Stored dataset items
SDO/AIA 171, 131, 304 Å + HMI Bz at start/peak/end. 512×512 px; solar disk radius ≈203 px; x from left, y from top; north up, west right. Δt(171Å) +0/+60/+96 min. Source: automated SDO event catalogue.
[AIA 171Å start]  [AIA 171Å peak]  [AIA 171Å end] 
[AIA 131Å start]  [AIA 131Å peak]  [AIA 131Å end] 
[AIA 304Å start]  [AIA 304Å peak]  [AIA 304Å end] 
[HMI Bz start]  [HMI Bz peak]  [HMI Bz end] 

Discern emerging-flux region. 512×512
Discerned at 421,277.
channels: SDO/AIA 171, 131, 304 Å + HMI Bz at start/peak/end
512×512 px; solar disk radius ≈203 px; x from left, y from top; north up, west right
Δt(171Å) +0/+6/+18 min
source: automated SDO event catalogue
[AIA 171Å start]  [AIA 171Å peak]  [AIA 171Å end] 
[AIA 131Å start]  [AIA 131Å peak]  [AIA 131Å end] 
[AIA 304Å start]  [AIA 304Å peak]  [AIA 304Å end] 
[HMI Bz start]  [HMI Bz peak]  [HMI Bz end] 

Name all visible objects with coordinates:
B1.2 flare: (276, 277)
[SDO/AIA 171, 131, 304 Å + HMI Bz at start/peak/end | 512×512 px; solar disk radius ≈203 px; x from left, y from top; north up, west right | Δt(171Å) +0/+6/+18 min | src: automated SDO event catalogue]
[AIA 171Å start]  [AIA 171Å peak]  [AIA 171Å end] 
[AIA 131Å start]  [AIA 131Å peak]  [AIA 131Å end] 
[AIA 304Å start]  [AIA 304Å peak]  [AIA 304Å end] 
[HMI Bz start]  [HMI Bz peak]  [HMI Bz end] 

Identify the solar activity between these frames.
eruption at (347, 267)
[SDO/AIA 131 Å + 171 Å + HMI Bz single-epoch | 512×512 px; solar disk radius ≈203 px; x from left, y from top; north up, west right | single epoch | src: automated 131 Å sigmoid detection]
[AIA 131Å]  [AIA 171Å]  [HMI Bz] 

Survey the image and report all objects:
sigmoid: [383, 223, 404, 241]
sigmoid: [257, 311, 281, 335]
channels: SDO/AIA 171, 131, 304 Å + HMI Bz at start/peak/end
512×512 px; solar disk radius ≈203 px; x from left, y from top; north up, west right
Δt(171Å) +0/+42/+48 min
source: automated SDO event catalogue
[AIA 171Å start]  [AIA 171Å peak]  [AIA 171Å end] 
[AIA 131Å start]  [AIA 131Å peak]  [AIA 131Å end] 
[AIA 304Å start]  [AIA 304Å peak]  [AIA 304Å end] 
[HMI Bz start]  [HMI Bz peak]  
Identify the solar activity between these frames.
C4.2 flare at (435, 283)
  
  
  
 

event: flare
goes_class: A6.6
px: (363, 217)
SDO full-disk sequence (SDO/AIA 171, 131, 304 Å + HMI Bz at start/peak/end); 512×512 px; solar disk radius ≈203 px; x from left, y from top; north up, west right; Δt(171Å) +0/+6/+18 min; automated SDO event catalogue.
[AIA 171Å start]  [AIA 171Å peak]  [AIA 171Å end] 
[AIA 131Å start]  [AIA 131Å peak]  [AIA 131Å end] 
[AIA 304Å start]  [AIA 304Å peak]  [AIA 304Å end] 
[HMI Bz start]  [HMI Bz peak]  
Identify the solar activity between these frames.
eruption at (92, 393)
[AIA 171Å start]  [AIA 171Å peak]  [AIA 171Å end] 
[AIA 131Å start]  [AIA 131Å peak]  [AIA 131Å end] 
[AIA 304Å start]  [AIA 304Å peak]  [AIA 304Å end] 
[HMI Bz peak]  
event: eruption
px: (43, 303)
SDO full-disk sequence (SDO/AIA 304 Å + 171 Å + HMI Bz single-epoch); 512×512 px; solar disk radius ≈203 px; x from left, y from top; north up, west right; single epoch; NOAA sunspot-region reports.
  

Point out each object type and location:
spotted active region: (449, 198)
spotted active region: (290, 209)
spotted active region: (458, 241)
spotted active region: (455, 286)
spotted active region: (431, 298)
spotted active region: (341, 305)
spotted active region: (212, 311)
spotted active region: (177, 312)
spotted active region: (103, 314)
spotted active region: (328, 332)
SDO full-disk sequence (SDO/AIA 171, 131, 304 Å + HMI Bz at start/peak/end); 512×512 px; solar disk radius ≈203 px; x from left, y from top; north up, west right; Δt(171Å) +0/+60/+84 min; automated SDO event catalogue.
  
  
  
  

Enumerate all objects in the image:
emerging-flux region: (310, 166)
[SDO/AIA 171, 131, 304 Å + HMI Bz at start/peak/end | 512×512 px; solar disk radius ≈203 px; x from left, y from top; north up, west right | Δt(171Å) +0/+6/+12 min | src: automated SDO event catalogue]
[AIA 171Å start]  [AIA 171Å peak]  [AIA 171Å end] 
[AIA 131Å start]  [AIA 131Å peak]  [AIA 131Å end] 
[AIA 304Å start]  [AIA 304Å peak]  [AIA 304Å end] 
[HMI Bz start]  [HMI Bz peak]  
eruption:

◆ What needs to be done
Give an exact transcription of the data shown above.

◆ Solution to this task
SDO/AIA 171, 131, 304 Å + HMI Bz at start/peak/end. 512×512 px; solar disk radius ≈203 px; x from left, y from top; north up, west right. Δt(171Å) +0/+60/+96 min. Source: automated SDO event catalogue.
[AIA 171Å start]  [AIA 171Å peak]  [AIA 171Å end] 
[AIA 131Å start]  [AIA 131Å peak]  [AIA 131Å end] 
[AIA 304Å start]  [AIA 304Å peak]  [AIA 304Å end] 
[HMI Bz start]  [HMI Bz peak]  [HMI Bz end] 

Discern emerging-flux region. 512×512
Discerned at 421,277.
channels: SDO/AIA 171, 131, 304 Å + HMI Bz at start/peak/end
512×512 px; solar disk radius ≈203 px; x from left, y from top; north up, west right
Δt(171Å) +0/+6/+18 min
source: automated SDO event catalogue
[AIA 171Å start]  [AIA 171Å peak]  [AIA 171Å end] 
[AIA 131Å start]  [AIA 131Å peak]  [AIA 131Å end] 
[AIA 304Å start]  [AIA 304Å peak]  [AIA 304Å end] 
[HMI Bz start]  [HMI Bz peak]  [HMI Bz end] 

Name all visible objects with coordinates:
B1.2 flare: (276, 277)
[SDO/AIA 171, 131, 304 Å + HMI Bz at start/peak/end | 512×512 px; solar disk radius ≈203 px; x from left, y from top; north up, west right | Δt(171Å) +0/+6/+18 min | src: automated SDO event catalogue]
[AIA 171Å start]  [AIA 171Å peak]  [AIA 171Å end] 
[AIA 131Å start]  [AIA 131Å peak]  [AIA 131Å end] 
[AIA 304Å start]  [AIA 304Å peak]  [AIA 304Å end] 
[HMI Bz start]  [HMI Bz peak]  [HMI Bz end] 

Identify the solar activity between these frames.
eruption at (347, 267)
[SDO/AIA 131 Å + 171 Å + HMI Bz single-epoch | 512×512 px; solar disk radius ≈203 px; x from left, y from top; north up, west right | single epoch | src: automated 131 Å sigmoid detection]
[AIA 131Å]  [AIA 171Å]  [HMI Bz] 

Survey the image and report all objects:
sigmoid: [383, 223, 404, 241]
sigmoid: [257, 311, 281, 335]
channels: SDO/AIA 171, 131, 304 Å + HMI Bz at start/peak/end
512×512 px; solar disk radius ≈203 px; x from left, y from top; north up, west right
Δt(171Å) +0/+42/+48 min
source: automated SDO event catalogue
[AIA 171Å start]  [AIA 171Å peak]  [AIA 171Å end] 
[AIA 131Å start]  [AIA 131Å peak]  [AIA 131Å end] 
[AIA 304Å start]  [AIA 304Å peak]  [AIA 304Å end] 
[HMI Bz start]  [HMI Bz peak]  
Identify the solar activity between these frames.
C4.2 flare at (435, 283)
  
  
  
 

event: flare
goes_class: A6.6
px: (363, 217)
SDO full-disk sequence (SDO/AIA 171, 131, 304 Å + HMI Bz at start/peak/end); 512×512 px; solar disk radius ≈203 px; x from left, y from top; north up, west right; Δt(171Å) +0/+6/+18 min; automated SDO event catalogue.
[AIA 171Å start]  [AIA 171Å peak]  [AIA 171Å end] 
[AIA 131Å start]  [AIA 131Å peak]  [AIA 131Å end] 
[AIA 304Å start]  [AIA 304Å peak]  [AIA 304Å end] 
[HMI Bz start]  [HMI Bz peak]  
Identify the solar activity between these frames.
eruption at (92, 393)
[AIA 171Å start]  [AIA 171Å peak]  [AIA 171Å end] 
[AIA 131Å start]  [AIA 131Å peak]  [AIA 131Å end] 
[AIA 304Å start]  [AIA 304Å peak]  [AIA 304Å end] 
[HMI Bz peak]  
event: eruption
px: (43, 303)
SDO full-disk sequence (SDO/AIA 304 Å + 171 Å + HMI Bz single-epoch); 512×512 px; solar disk radius ≈203 px; x from left, y from top; north up, west right; single epoch; NOAA sunspot-region reports.
  

Point out each object type and location:
spotted active region: (449, 198)
spotted active region: (290, 209)
spotted active region: (458, 241)
spotted active region: (455, 286)
spotted active region: (431, 298)
spotted active region: (341, 305)
spotted active region: (212, 311)
spotted active region: (177, 312)
spotted active region: (103, 314)
spotted active region: (328, 332)
SDO full-disk sequence (SDO/AIA 171, 131, 304 Å + HMI Bz at start/peak/end); 512×512 px; solar disk radius ≈203 px; x from left, y from top; north up, west right; Δt(171Å) +0/+60/+84 min; automated SDO event catalogue.
  
  
  
  

Enumerate all objects in the image:
emerging-flux region: (310, 166)
[SDO/AIA 171, 131, 304 Å + HMI Bz at start/peak/end | 512×512 px; solar disk radius ≈203 px; x from left, y from top; north up, west right | Δt(171Å) +0/+6/+12 min | src: automated SDO event catalogue]
[AIA 171Å start]  [AIA 171Å peak]  [AIA 171Å end] 
[AIA 131Å start]  [AIA 131Å peak]  [AIA 131Å end] 
[AIA 304Å start]  [AIA 304Å peak]  [AIA 304Å end] 
[HMI Bz start]  [HMI Bz peak]  
eruption:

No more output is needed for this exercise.